Not waiting for Jordy’s reply, Neistah strode off, towards the water. Jordy and Will both watched him speak briefly with Leane, and then lead the Sprite woman away from the group of boys, who stood as if bewildered, not moving. “You’d better go get them,” Will said quietly, giving Jordy a little nudge. Jordy went.
Will explained to the group that the sprites—and nobody was confused over which sprites he meant—would be traveling separately from now on. He and the newest Sprites, Brom, Jordy, Rolf and Pete, would go back to Earl’s village. Owen and his group would continue their interrupted patrol, until Will relieved Pup, and Pup could join up with them again. Patrick would lead a third group, despite the fact that he was among the newest of Neistah’s Sprites. His sense of smell had proved an invaluable asset in the dense forest.
They now had a better picture of where the various hunter groups were concentrated, and where to expect the next outbreaks of fire.
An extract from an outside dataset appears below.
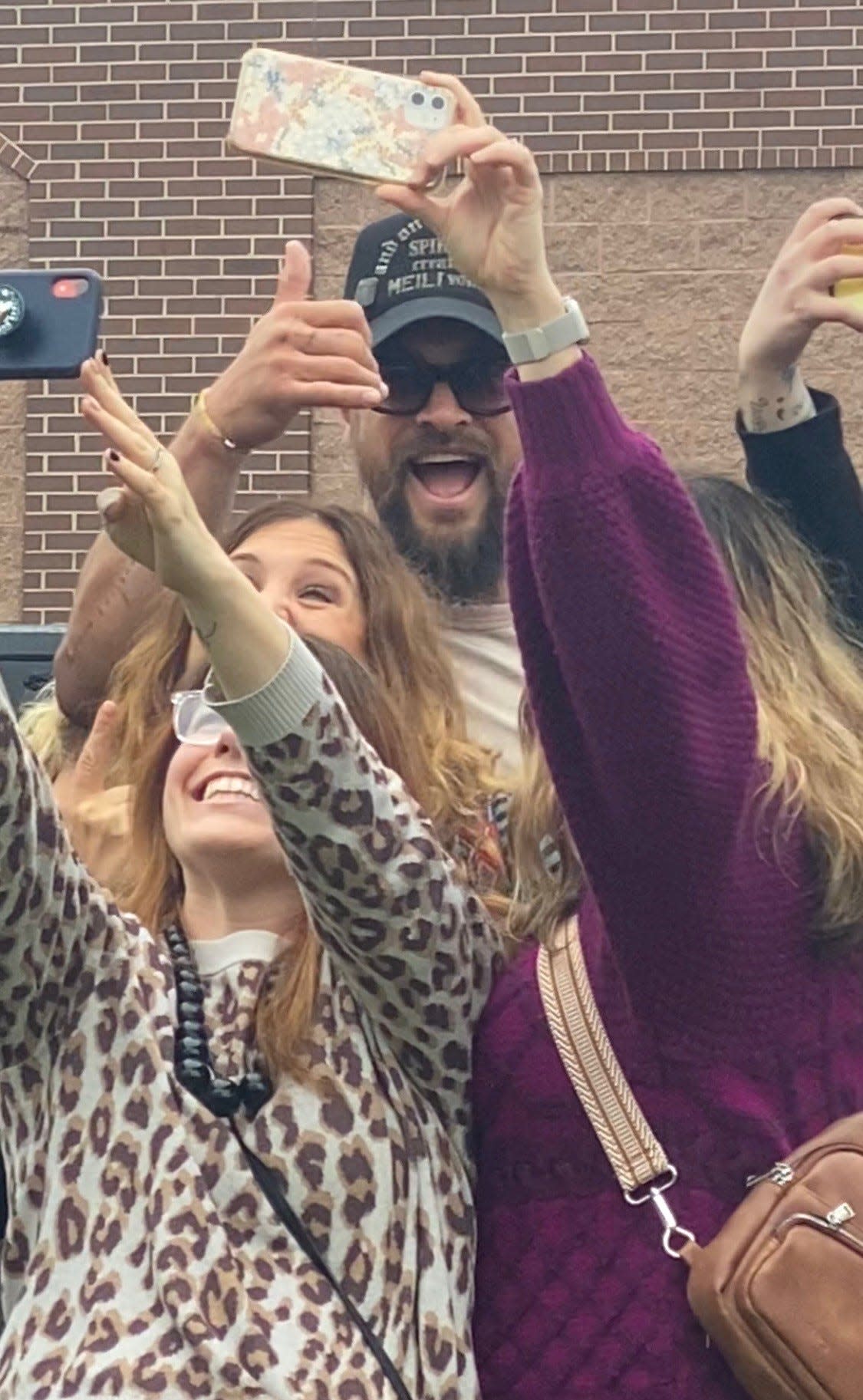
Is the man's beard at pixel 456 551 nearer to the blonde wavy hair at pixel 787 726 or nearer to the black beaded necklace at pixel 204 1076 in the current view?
the blonde wavy hair at pixel 787 726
Although some of the fires were set with pure malice in mind, most of them indicated a larger purpose, a chilling one to mutants who had made the forest and the anonymity it gave them their home.
“I’m staying with Owen,” Brom said stubbornly. Will glared at him, and Brom glared right back.
“Fine,” Will said at last.
Owen’s group left first. Jordy watched them go with wide eyes. He glanced back once at the lake. It was gray and utterly empty.